A flurry of cream muslin caught his eye, and he looked up to see Clover standing just inside the door.

“Are you very busy?” She tilted her head, a clear uneasiness about the question.

Hugo stood. “Never too busy for you, my dear. Come in. You’re practically standing in the hall.”

She glanced behind her and took several more steps into the study until her feet were just inside the large floor carpet. It reminded him of his inkwell. She cleared her throat. “I was wondering whether you were going out tonight.”

“Where would I go?”

“The club. I wasn’t certain what your boxing schedule was like or if you even had one.”

He could see an obvious question involving another trip to Strong’s. “I don’t have any plans tonight, and I’m not certain I can take you again so soon.”

“No, that’s not it at all. I was considering the dinner menu and thought it would be nice to serve something you like.”

What he liked was standing in front of him. Regardless, there was little truth in what she said. The lie was evident in the way she pulled at her fingers one by one, stopping on the third to spin her wedding ring around. He wasn’t sure what she was about. “Whatever Cook has planned, or you have planned, is good with me.” He pulled his mouth into a friendly, benign smile.

“I’ll let her know.”

“I never thought to leave you my schedule. I do apologize. If there’s anything you wish to do, please say so, with perhaps the exception of the Pleasure Gardens unless you take me.” Now, he smiled genuinely.

She blushed prettily, either for the reminder of the gardens or something else. The silence made her seem farther away than the twelve feet or so between them.

“You can visit with your friends anytime you wish, you know.” He rocked on his heels, his hands behind his back. “Take the coach, I’ve got the carriage, or I can have a hack hailed if I need to be anywhere in the city.”

She rubbed her lips together, drawing the bottom one through her teeth. “It’s not that.”

“You want to play chess?” There was no innuendo in the question, but as soon as her head popped up from staring at the red paisley print carpet and she locked eyes with him, he knew. “What are you trying to say?” He cocked a brow, and one edge of his mouth ticked up.

She shut her eyes, her spectacles moving up on the bridge of her adorably scrunched nose. “There were promises made.”

That announcement completely baffled him. Back to square one in the conversation. Promises? “Vows, you mean? Which ones?”

“Not vows. A promise recently made.”

He was beginning to understand. With a fist to his hip, he rubbed his eye. “That sounds a little like an invitation.”

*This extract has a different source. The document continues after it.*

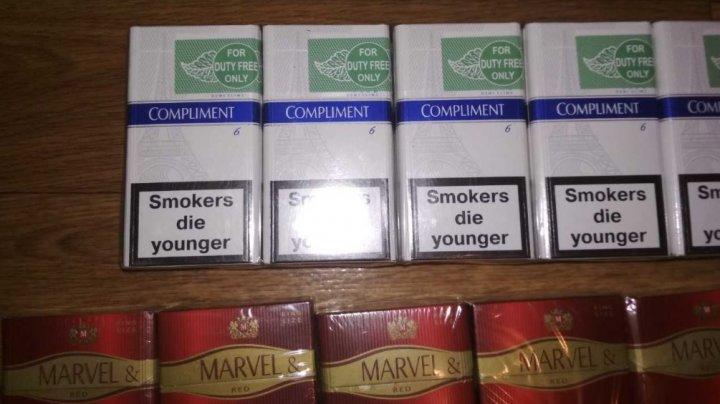 Percheziţii la domiciile a trei bărbaţi din Lipcani: Vindeau ţigări de CONTRABANDĂ din Ucraina în pieţile din localitate (FOTO)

“Exactly,” she said with a long sigh.

“Exactly what?”

Her magnified gaze, exaggerated by the eyeglasses, absently searched the room, and the finger pulling increased. “I thought perhaps tonight if you weren’t busy, you might fulfill your promise. Your next time promise,” she clarified with her cheeks fire branded with embarrassment.

“Ah, the next-time-it-will-be-better promise. Is that the one?”

She looked to the ceiling, closed her eyes, and then pinned him with a wide-eyed stare. She nodded.

“I’m not busy now. Are you?” Oh, dear God, she was precious.